Four-fifths of the United States of America suspended democracy and declared the Bill of Rights obsolete. The United Kingdom unleashed a new sort of “police” – faces masked, truncheons in their paws – to maul peaceful protesters for the crime of breathing. In parts of Australia, it became a criminal offense to tell other people the time and place of a political demonstration. Germany outlawed political protest.
But none of that happened. It wasn’t reported in the mainstream press. It was of no interest.

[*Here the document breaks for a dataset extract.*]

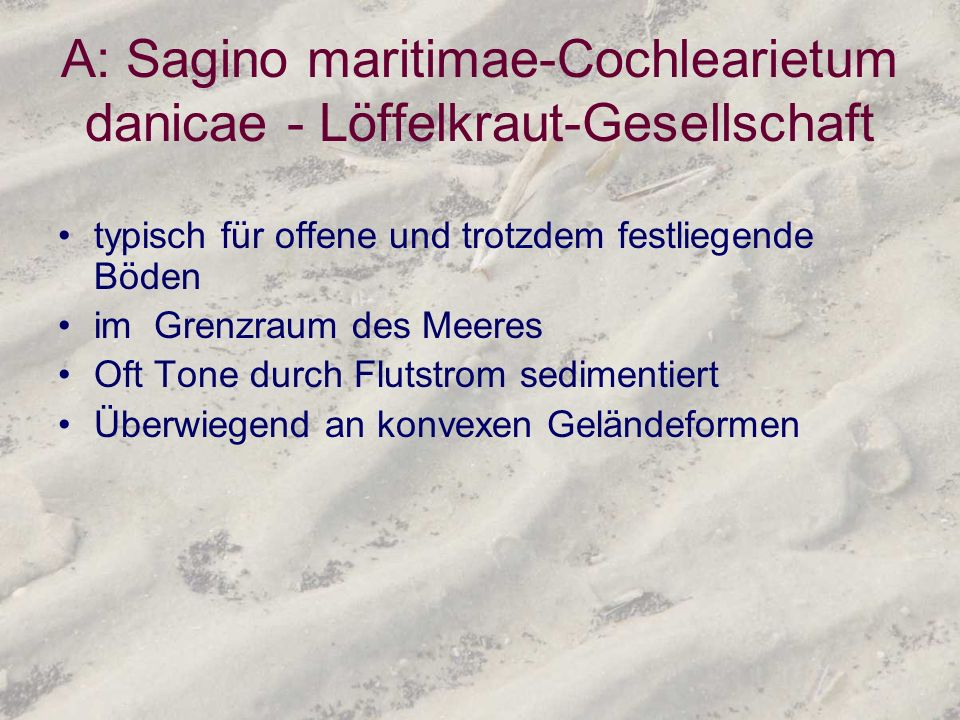 A: Sagino maritimae-Cochlearietum danicae - Löffelkraut-Gesellschaft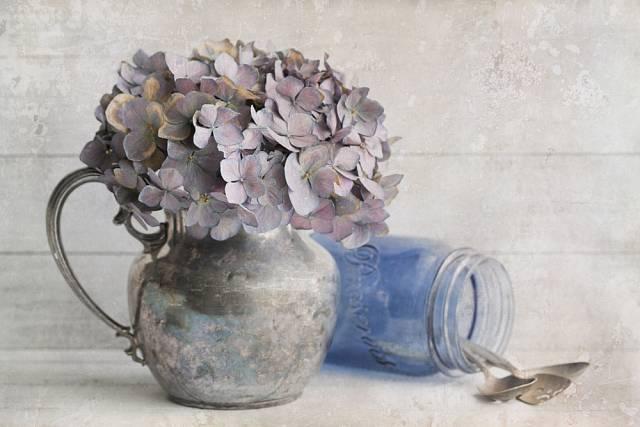 Uchovejte si krásu těchto nádherných květů i v sušené podobě.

In just over nine months, economies in once-wealthy countries were reduced to ruin. Social media reeled under systematic thought-policing. Following a wave of “executive orders” that shuttered small businesses across the United States, an unprecedented number of Americans began to steal food to survive. In the U.K., UNICEF is distributing food to hungry children for the first time in more than 70 years. Around the world, people in need still can’t get medical treatment. Cultural institutions have been shattered. The performing arts have been banned. Singing was deemed a public health risk.
It didn’t matter.
This year, for the first time in history, more than 40 governors in the U.S. awarded themselves quasi-dictatorial powers – on the strength of laws hastily designed less than 20 years ago for massive bioterrorism attacks, pressed into service to counter a medical “emergency” that was never an emergency. By the end of 2020, most of the American population was still living under dictatorial rule.
That was of no interest.
Huge numbers of people, in Europe as in America, were placed (without a court order) under virtual house arrest. This was called a protective measure – and it was reported as such, though the practice violated civil-rights rulings going back nearly a century. Tens of millions of people saw their livelihoods snatched from them by officials they never even had the opportunity to confront.